_Work request_: Print out each record, keeping it identical to the original.

*** Given information

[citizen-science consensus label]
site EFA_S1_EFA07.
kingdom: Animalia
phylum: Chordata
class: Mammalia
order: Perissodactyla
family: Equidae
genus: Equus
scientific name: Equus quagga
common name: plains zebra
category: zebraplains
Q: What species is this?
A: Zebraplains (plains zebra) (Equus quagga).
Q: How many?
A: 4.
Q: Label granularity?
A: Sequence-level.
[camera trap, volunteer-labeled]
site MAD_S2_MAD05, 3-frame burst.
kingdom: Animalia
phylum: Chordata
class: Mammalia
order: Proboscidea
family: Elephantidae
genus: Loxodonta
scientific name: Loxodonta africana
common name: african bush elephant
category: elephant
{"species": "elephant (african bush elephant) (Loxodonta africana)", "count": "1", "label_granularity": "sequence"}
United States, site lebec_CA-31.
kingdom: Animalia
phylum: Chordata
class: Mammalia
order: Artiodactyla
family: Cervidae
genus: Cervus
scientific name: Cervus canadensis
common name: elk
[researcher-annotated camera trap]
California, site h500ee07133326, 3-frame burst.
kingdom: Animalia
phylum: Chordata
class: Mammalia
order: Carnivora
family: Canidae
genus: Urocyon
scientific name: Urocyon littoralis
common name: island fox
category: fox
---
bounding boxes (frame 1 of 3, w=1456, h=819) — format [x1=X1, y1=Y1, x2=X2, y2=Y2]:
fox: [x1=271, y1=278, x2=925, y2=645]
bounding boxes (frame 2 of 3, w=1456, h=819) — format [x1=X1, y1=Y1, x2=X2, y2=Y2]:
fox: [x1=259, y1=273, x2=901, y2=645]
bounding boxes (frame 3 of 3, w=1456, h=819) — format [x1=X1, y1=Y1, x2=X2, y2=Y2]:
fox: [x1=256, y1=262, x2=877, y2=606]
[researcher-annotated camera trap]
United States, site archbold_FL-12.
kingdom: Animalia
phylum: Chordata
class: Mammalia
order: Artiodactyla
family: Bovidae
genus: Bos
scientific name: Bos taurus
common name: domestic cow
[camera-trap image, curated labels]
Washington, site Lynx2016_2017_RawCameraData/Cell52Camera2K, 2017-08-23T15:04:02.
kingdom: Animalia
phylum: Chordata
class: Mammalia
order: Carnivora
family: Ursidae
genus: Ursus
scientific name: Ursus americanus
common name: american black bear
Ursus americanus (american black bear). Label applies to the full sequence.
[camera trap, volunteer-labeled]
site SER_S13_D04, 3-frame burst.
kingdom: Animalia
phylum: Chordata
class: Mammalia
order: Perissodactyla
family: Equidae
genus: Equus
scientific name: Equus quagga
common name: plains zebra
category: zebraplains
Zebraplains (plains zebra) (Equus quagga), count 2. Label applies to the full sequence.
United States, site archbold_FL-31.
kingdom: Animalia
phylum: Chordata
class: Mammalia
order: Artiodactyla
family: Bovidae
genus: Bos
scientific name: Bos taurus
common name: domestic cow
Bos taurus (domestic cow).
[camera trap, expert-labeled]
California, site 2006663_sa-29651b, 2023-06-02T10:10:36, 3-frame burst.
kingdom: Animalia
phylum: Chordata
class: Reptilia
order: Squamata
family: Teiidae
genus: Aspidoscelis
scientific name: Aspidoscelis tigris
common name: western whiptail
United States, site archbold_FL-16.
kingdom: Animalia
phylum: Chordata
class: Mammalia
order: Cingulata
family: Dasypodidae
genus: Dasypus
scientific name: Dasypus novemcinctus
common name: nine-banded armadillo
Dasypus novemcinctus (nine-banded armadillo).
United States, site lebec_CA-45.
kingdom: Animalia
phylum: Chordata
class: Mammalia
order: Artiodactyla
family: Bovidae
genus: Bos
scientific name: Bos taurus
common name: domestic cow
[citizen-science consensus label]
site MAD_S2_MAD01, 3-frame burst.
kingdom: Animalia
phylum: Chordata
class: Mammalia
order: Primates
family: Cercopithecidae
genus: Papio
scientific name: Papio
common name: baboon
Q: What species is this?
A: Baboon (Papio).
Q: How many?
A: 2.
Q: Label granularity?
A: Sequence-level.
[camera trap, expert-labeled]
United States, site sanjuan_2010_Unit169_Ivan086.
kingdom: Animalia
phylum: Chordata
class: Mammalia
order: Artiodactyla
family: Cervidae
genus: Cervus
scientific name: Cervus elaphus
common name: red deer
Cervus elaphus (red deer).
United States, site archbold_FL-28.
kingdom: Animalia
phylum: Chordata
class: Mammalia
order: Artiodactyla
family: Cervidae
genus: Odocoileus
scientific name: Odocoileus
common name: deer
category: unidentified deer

******

_Finished task_:
[citizen-science consensus label]
site EFA_S1_EFA07.
kingdom: Animalia
phylum: Chordata
class: Mammalia
order: Perissodactyla
family: Equidae
genus: Equus
scientific name: Equus quagga
common name: plains zebra
category: zebraplains
Q: What species is this?
A: Zebraplains (plains zebra) (Equus quagga).
Q: How many?
A: 4.
Q: Label granularity?
A: Sequence-level.
[camera trap, volunteer-labeled]
site MAD_S2_MAD05, 3-frame burst.
kingdom: Animalia
phylum: Chordata
class: Mammalia
order: Proboscidea
family: Elephantidae
genus: Loxodonta
scientific name: Loxodonta africana
common name: african bush elephant
category: elephant
{"species": "elephant (african bush elephant) (Loxodonta africana)", "count": "1", "label_granularity": "sequence"}
United States, site lebec_CA-31.
kingdom: Animalia
phylum: Chordata
class: Mammalia
order: Artiodactyla
family: Cervidae
genus: Cervus
scientific name: Cervus canadensis
common name: elk
[researcher-annotated camera trap]
California, site h500ee07133326, 3-frame burst.
kingdom: Animalia
phylum: Chordata
class: Mammalia
order: Carnivora
family: Canidae
genus: Urocyon
scientific name: Urocyon littoralis
common name: island fox
category: fox
---
bounding boxes (frame 1 of 3, w=1456, h=819) — format [x1=X1, y1=Y1, x2=X2, y2=Y2]:
fox: [x1=271, y1=278, x2=925, y2=645]
bounding boxes (frame 2 of 3, w=1456, h=819) — format [x1=X1, y1=Y1, x2=X2, y2=Y2]:
fox: [x1=259, y1=273, x2=901, y2=645]
bounding boxes (frame 3 of 3, w=1456, h=819) — format [x1=X1, y1=Y1, x2=X2, y2=Y2]:
fox: [x1=256, y1=262, x2=877, y2=606]
[researcher-annotated camera trap]
United States, site archbold_FL-12.
kingdom: Animalia
phylum: Chordata
class: Mammalia
order: Artiodactyla
family: Bovidae
genus: Bos
scientific name: Bos taurus
common name: domestic cow
[camera-trap image, curated labels]
Washington, site Lynx2016_2017_RawCameraData/Cell52Camera2K, 2017-08-23T15:04:02.
kingdom: Animalia
phylum: Chordata
class: Mammalia
order: Carnivora
family: Ursidae
genus: Ursus
scientific name: Ursus americanus
common name: american black bear
Ursus americanus (american black bear). Label applies to the full sequence.
[camera trap, volunteer-labeled]
site SER_S13_D04, 3-frame burst.
kingdom: Animalia
phylum: Chordata
class: Mammalia
order: Perissodactyla
family: Equidae
genus: Equus
scientific name: Equus quagga
common name: plains zebra
category: zebraplains
Zebraplains (plains zebra) (Equus quagga), count 2. Label applies to the full sequence.
United States, site archbold_FL-31.
kingdom: Animalia
phylum: Chordata
class: Mammalia
order: Artiodactyla
family: Bovidae
genus: Bos
scientific name: Bos taurus
common name: domestic cow
Bos taurus (domestic cow).
[camera trap, expert-labeled]
California, site 2006663_sa-29651b, 2023-06-02T10:10:36, 3-frame burst.
kingdom: Animalia
phylum: Chordata
class: Reptilia
order: Squamata
family: Teiidae
genus: Aspidoscelis
scientific name: Aspidoscelis tigris
common name: western whiptail
United States, site archbold_FL-16.
kingdom: Animalia
phylum: Chordata
class: Mammalia
order: Cingulata
family: Dasypodidae
genus: Dasypus
scientific name: Dasypus novemcinctus
common name: nine-banded armadillo
Dasypus novemcinctus (nine-banded armadillo).
United States, site lebec_CA-45.
kingdom: Animalia
phylum: Chordata
class: Mammalia
order: Artiodactyla
family: Bovidae
genus: Bos
scientific name: Bos taurus
common name: domestic cow
[citizen-science consensus label]
site MAD_S2_MAD01, 3-frame burst.
kingdom: Animalia
phylum: Chordata
class: Mammalia
order: Primates
family: Cercopithecidae
genus: Papio
scientific name: Papio
common name: baboon
Q: What species is this?
A: Baboon (Papio).
Q: How many?
A: 2.
Q: Label granularity?
A: Sequence-level.
[camera trap, expert-labeled]
United States, site sanjuan_2010_Unit169_Ivan086.
kingdom: Animalia
phylum: Chordata
class: Mammalia
order: Artiodactyla
family: Cervidae
genus: Cervus
scientific name: Cervus elaphus
common name: red deer
Cervus elaphus (red deer).
United States, site archbold_FL-28.
kingdom: Animalia
phylum: Chordata
class: Mammalia
order: Artiodactyla
family: Cervidae
genus: Odocoileus
scientific name: Odocoileus
common name: deer
category: unidentified deer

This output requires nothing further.